Long-running agentic sessions accumulate message histories that approach the model's context limit. Naive truncation risks losing critical information; aggressive summarization incurs latency and quality loss. Claude Code implements a three-tier strategy (Figure~\ref{fig:context}) that balances these trade-offs.

\begin{figure}[t]
\centering
\begin{tikzpicture}[
  node distance=0.8cm and 3.5cm,
  tier/.style={rectangle, draw, rounded corners=4pt,
    minimum width=5.2cm, minimum height=0.75cm,
    text centered, font=\small\strut},
  label/.style={font=\scriptsize\itshape, text=gray, text width=3cm, align=left},
  arrow/.style={->, thick, >=stealth}
]
\node[tier, fill=green!15] (t1) {Tier 1 — Session Memory Extraction};
\node[label, right=0.4cm of t1] {$\sim$60\% capacity\\ async, non-blocking};
\node[tier, fill=yellow!15, below=0.6cm of t1] (t2) {Tier 2 — Auto-Compaction};
\node[label, right=0.4cm of t2] {$\sim$93\% capacity\\ blocking, circuit-breaker};
\node[tier, fill=orange!15, below=0.6cm of t2] (t3) {Tier 3 — Context Folding};
\node[label, right=0.4cm of t3] {non-destructive\\ cross-session};
\node[tier, fill=red!15, below=0.6cm of t3] (t4) {Emergency — 413 Circuit Breaker};
\node[label, right=0.4cm of t4] {reactive, retry\\ with micro-compact};
\draw[arrow] (t1) -- node[left, font=\tiny]{fallback} (t2);
\draw[arrow] (t2) -- node[left, font=\tiny]{fallback} (t3);
\draw[arrow] (t3) -- node[left, font=\tiny]{API 413} (t4);
\end{tikzpicture}
\caption{Three-tier context management with emergency circuit-breaker fallback.}
\label{fig:context}
\end{figure}

\subsection{Tier 1: Proactive Session Memory Extraction}

When the conversation history exceeds $\approx$60\% of the model's context window, a background extraction agent is forked asynchronously. This agent receives the current history and produces a structured Markdown document containing: task description and status, decisions and rationale, code artifacts modified, and facts discovered about the codebase. The document is persisted to \file{\textasciitilde/.claude/projects/[hash]/memory/} and is automatically loaded at session resumption.

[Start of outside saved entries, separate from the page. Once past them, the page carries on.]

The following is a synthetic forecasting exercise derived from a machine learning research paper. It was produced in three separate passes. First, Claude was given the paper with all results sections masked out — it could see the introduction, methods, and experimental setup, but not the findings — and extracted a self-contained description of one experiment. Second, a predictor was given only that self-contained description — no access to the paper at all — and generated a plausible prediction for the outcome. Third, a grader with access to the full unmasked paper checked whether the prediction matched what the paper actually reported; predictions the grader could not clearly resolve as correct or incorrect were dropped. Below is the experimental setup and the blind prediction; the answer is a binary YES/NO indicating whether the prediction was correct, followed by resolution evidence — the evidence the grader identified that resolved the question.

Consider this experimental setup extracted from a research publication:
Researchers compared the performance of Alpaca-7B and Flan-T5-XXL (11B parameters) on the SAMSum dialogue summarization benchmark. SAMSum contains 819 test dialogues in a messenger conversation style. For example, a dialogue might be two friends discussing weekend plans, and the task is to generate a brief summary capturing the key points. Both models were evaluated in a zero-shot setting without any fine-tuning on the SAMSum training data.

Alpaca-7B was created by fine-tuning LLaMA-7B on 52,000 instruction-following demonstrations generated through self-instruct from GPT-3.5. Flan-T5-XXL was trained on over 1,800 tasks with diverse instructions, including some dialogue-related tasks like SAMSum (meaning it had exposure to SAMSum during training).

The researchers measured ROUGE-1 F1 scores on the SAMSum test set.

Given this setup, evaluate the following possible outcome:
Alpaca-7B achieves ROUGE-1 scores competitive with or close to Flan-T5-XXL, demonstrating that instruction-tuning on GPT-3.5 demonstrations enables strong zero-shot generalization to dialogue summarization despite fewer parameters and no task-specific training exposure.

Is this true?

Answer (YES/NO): NO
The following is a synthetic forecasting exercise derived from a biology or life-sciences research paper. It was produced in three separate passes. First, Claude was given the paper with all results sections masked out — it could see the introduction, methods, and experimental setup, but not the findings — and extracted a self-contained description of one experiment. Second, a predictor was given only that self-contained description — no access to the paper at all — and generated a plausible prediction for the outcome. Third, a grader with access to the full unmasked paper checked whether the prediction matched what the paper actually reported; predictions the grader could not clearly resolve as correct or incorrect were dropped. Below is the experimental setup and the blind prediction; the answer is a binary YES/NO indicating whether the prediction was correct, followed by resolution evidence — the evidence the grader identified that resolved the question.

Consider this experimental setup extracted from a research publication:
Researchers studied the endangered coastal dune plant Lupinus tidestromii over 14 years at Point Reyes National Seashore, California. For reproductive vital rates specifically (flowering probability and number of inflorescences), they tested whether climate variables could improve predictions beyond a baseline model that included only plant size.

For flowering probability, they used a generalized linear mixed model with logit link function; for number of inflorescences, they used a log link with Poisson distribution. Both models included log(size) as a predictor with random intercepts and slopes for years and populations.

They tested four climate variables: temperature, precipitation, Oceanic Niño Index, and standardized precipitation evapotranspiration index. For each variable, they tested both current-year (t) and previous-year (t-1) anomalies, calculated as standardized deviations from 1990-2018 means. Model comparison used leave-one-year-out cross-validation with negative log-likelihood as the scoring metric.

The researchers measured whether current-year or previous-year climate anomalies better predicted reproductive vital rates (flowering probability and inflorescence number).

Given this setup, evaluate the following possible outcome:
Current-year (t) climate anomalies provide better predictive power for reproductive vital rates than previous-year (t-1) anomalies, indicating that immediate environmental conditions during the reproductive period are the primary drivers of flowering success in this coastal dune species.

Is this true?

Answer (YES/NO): NO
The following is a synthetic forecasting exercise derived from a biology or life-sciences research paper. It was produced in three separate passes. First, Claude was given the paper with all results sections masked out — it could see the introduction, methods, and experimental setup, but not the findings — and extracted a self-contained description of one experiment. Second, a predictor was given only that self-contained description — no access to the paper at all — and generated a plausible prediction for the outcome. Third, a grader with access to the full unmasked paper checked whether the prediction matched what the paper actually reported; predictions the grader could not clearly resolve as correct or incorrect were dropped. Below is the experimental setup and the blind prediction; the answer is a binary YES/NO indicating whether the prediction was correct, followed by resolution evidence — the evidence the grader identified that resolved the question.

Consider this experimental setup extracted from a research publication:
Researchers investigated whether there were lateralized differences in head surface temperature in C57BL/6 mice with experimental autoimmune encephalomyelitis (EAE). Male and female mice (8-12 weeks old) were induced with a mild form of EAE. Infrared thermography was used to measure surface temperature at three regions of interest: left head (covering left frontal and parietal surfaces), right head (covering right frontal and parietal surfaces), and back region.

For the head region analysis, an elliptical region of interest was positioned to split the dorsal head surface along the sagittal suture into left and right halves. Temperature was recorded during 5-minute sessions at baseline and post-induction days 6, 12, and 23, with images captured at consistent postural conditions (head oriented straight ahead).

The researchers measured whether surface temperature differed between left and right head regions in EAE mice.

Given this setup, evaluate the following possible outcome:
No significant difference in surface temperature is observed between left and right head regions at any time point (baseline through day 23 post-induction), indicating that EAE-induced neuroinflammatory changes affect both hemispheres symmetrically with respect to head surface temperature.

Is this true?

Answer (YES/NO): YES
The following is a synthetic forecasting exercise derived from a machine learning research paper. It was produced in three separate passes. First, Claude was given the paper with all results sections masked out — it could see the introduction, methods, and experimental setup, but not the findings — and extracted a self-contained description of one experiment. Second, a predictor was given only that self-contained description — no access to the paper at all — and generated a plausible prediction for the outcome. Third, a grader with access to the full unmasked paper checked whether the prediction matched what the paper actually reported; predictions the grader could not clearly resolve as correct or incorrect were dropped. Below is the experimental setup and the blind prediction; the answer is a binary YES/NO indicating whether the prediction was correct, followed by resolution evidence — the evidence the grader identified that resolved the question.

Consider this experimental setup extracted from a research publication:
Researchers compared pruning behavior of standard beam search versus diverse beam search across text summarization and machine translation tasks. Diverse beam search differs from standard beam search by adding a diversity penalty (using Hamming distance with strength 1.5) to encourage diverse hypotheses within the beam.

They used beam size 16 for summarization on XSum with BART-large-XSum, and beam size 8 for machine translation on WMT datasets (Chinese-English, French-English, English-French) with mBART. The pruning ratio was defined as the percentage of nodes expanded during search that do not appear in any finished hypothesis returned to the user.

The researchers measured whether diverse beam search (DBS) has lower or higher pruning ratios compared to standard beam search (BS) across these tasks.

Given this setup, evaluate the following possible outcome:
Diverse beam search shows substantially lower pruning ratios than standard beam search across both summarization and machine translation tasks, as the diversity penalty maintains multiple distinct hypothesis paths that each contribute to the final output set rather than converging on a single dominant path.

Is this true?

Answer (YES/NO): NO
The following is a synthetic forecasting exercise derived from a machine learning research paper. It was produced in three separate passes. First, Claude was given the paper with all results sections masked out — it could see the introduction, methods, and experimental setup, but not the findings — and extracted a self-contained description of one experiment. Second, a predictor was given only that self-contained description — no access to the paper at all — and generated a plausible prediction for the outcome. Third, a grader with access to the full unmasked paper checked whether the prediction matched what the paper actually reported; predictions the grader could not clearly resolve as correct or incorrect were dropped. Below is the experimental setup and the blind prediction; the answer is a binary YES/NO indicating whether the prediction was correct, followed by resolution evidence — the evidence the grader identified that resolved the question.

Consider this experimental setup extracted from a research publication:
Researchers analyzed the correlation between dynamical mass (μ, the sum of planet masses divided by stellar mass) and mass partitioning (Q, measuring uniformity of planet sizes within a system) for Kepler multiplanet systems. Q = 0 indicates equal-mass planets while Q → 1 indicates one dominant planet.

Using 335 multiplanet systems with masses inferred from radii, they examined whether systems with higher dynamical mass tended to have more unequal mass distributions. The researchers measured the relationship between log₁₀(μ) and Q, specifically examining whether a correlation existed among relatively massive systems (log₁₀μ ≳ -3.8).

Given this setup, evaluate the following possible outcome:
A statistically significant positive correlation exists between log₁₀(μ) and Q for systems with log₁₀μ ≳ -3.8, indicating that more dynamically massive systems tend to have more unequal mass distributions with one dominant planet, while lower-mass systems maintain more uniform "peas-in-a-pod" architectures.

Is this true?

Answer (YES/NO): YES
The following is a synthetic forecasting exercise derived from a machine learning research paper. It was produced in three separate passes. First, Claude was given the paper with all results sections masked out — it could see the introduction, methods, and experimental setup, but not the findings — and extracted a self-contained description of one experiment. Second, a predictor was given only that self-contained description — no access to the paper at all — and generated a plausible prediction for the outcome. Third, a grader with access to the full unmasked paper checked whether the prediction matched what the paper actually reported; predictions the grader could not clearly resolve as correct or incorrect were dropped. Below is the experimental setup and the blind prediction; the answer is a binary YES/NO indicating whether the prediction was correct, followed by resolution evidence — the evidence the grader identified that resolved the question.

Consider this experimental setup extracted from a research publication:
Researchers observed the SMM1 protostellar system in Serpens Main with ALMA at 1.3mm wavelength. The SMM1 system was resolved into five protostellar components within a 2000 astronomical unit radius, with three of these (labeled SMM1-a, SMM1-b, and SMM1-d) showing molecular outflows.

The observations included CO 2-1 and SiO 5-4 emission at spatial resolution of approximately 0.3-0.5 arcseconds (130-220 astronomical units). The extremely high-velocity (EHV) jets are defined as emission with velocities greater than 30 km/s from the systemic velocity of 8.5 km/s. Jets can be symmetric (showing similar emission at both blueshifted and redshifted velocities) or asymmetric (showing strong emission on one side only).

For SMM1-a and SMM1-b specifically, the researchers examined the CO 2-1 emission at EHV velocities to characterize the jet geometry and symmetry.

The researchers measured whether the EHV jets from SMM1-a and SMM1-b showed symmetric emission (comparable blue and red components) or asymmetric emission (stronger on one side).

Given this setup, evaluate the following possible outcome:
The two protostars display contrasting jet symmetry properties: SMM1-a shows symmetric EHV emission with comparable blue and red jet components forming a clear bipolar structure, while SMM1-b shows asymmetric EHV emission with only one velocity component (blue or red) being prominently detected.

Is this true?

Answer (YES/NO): NO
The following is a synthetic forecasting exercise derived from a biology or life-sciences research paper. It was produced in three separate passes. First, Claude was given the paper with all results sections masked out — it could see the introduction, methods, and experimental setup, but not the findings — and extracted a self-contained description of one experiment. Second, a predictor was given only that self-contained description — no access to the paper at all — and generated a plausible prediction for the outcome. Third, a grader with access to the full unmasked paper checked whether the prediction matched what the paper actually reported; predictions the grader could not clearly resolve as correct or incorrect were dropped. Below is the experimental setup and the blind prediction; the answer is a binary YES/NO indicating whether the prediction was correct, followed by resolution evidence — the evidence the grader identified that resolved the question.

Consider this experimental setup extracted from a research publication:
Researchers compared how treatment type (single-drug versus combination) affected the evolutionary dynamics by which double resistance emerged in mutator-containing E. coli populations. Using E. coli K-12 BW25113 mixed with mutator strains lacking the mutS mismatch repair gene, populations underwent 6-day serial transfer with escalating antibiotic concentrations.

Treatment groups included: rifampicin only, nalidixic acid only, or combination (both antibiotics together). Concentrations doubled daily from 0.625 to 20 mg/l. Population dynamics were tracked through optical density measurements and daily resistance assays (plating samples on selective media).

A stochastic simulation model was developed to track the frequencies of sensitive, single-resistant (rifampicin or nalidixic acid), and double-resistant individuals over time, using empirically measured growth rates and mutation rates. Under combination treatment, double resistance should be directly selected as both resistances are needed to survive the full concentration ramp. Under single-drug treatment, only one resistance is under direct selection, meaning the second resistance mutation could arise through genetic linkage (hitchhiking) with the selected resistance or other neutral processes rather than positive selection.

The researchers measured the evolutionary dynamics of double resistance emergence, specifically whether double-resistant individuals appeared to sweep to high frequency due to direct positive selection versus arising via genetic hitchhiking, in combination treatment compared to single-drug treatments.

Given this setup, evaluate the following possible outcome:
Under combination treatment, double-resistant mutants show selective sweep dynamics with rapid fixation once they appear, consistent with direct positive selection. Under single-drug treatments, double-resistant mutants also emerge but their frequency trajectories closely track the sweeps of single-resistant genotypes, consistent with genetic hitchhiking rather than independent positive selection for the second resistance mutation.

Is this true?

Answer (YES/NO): NO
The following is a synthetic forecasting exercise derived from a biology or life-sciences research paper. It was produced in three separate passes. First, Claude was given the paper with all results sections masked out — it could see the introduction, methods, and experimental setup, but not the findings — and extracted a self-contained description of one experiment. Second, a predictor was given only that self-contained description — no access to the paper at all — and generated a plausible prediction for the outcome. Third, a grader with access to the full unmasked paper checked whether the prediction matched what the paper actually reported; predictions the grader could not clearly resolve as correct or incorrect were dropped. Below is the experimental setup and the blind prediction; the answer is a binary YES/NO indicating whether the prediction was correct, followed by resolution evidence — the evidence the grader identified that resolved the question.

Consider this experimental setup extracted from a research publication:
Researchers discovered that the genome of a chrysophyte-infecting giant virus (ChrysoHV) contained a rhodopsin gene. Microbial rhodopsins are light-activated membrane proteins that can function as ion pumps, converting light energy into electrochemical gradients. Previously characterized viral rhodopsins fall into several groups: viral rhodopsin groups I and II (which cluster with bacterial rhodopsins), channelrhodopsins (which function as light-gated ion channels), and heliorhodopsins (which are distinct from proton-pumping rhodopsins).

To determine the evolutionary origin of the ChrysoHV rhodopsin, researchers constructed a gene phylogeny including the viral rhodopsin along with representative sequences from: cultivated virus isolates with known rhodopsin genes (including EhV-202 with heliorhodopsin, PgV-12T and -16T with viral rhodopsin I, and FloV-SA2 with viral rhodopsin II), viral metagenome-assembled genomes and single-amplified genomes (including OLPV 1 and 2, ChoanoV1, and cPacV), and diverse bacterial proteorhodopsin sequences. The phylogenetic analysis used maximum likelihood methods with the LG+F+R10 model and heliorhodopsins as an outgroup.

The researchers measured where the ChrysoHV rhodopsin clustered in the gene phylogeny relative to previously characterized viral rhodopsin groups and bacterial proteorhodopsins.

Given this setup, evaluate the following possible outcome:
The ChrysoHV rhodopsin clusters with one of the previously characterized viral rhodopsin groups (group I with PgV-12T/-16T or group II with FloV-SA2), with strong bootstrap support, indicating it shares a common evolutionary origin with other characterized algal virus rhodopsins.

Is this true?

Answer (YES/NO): NO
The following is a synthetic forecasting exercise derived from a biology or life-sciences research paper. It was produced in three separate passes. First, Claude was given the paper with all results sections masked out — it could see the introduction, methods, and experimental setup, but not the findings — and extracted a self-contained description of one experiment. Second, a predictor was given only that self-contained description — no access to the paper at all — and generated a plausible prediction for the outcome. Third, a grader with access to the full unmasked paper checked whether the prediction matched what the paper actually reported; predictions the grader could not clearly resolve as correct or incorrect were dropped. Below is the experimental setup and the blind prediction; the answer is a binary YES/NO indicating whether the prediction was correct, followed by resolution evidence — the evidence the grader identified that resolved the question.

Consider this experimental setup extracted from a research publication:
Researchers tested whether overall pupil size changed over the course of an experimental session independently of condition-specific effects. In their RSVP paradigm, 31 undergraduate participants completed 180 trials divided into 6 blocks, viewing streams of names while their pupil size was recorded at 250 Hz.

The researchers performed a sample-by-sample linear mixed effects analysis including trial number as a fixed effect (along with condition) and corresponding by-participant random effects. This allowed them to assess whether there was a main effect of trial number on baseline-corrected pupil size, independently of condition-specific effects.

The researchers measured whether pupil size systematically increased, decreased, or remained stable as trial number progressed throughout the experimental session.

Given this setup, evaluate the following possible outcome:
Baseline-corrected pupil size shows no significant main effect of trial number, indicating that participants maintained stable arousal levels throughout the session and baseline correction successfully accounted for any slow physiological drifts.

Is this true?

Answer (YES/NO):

Critically, this extraction runs \emph{without blocking the main agent loop}---a ``memory-first'' strategy that prioritizes low-latency, high-fidelity extraction while there is still context budget available. The session memory is also used by Tier 2 as its first-resort compaction target.

\subsection{Tier 2: Auto-Compaction with Circuit Breaker}

\file{src/services/compact/autoCompact.ts} is triggered when context usage approaches \code{getAutoCompactThreshold(model)} $=$ \code{getEffectiveContextWindowSize(model)} $-$ \code{AUTOCOMPACT\_BUFFER\_TOKENS} (13,000 tokens). Three compaction strategies are applied in order:

\paragraph{(a) Session memory update.} If Tier 1 memory exists, the incremental history since the last compaction is summarized and merged into the memory document.

\paragraph{(b) Reactive compaction.} A dedicated Claude API call summarizes the full history. The result replaces the history: \texttt{[COMPACTED SUMMARY]} $+$ current turn.

\paragraph{(c) Micro-compaction.} A local, API-free procedure prunes the oldest messages using a sliding window, preserving the most recent $k$ turns.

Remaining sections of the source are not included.